I skinned my fanlisting collective yesterday. So, now True Blue Girl has a Jennifer Garner skin and a Sarah Michelle Gellar skin. I don’t know which I really prefer. I have the SMG one set as default, but I still like the Jennifer Garner one.

So, now weapons experts are stating that the last time Iraq may have had weapons of mass destruction was in 1991. That’s just amazing.

Well, Aurora, one of my sweet hostees, got her own domain. I’m happy for her, but I’ll miss having her as part of the fps family. :( I hope everything goes well for her, and I encourage everyone to visit her new domain.
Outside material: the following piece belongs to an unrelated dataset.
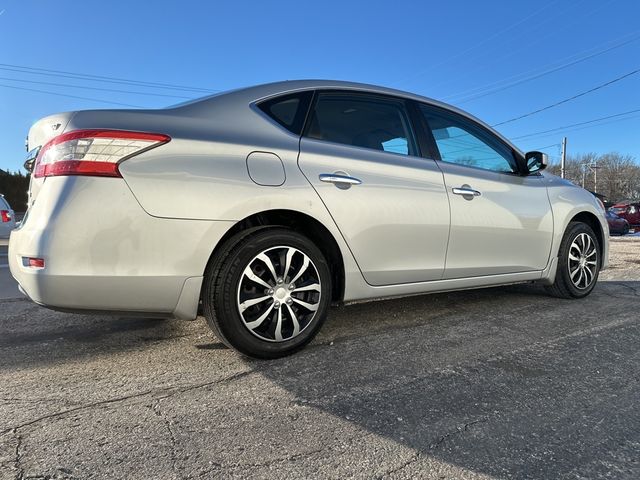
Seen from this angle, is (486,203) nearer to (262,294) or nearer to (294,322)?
(294,322)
Plugs: Joshua, Kat, Sarah, Sophie, Vanessa, Wendy

3 comments

2
October

Another Day

I’ve got a really weird situation with class. You see, this week at A&M is Homecoming, so this coming Friday and Saturday, school is supposed to be out for students. It says that there is a student break on the school’s website. According to my Physical Science teacher, though, we have class next Saturday morning. My lab teacher checked it out and found out that the school is closed, but my class teacher is holding class anyway. I don’t think I should have to go, since its a holiday for students. I don’t see how he could do anything for credit next Saturday. If the school says that we’re not supposed to be there, then we shouldn’t have to be there. In my lab, I talked to someone who was in his class last fall and she said that he did the same thing last year for both Homecoming weekend and for Thanksgiving break. That’s even more ridiculous. People (not me) leave town during Thanksgiving break. How can you possibly expect them to come to class on a day that has been decreed as an official off day? Anyways…my mom suggested that I go anyway, but my dad basically said it sounded funky for me to go on an off day. So, I get to make a choice about if I want to go next Saturday morning or not. Thank goodness my lab teacher found out about the break, so he’s postponed our midterm (which he had scheduled for next week). If I do go next Saturday, I’ll only have to be there until 11, instead of 1:30. Still, I want to be out all day. I need to rest.

I think I’m really going crazy. My depression is getting worse and I’m having other symptoms which aren’t really good. I’ve contemplated asking my mom if I could see my psychologist more often, but I don’t want to add any extra costs. I could always go to the Mental Health Center, which would be a bit cheaper. I’m a little afraid of doing that, though, since I don’t like change…especially when it comes to therapists. It’s just so hard to trust anyone enough to tell them how crazy you really are…especially mental health professionals. I don’t want to tell them too much because I’m afraid of the consequences of doing that. Then again, if I don’t tell them everything, then I won’t be properly treated.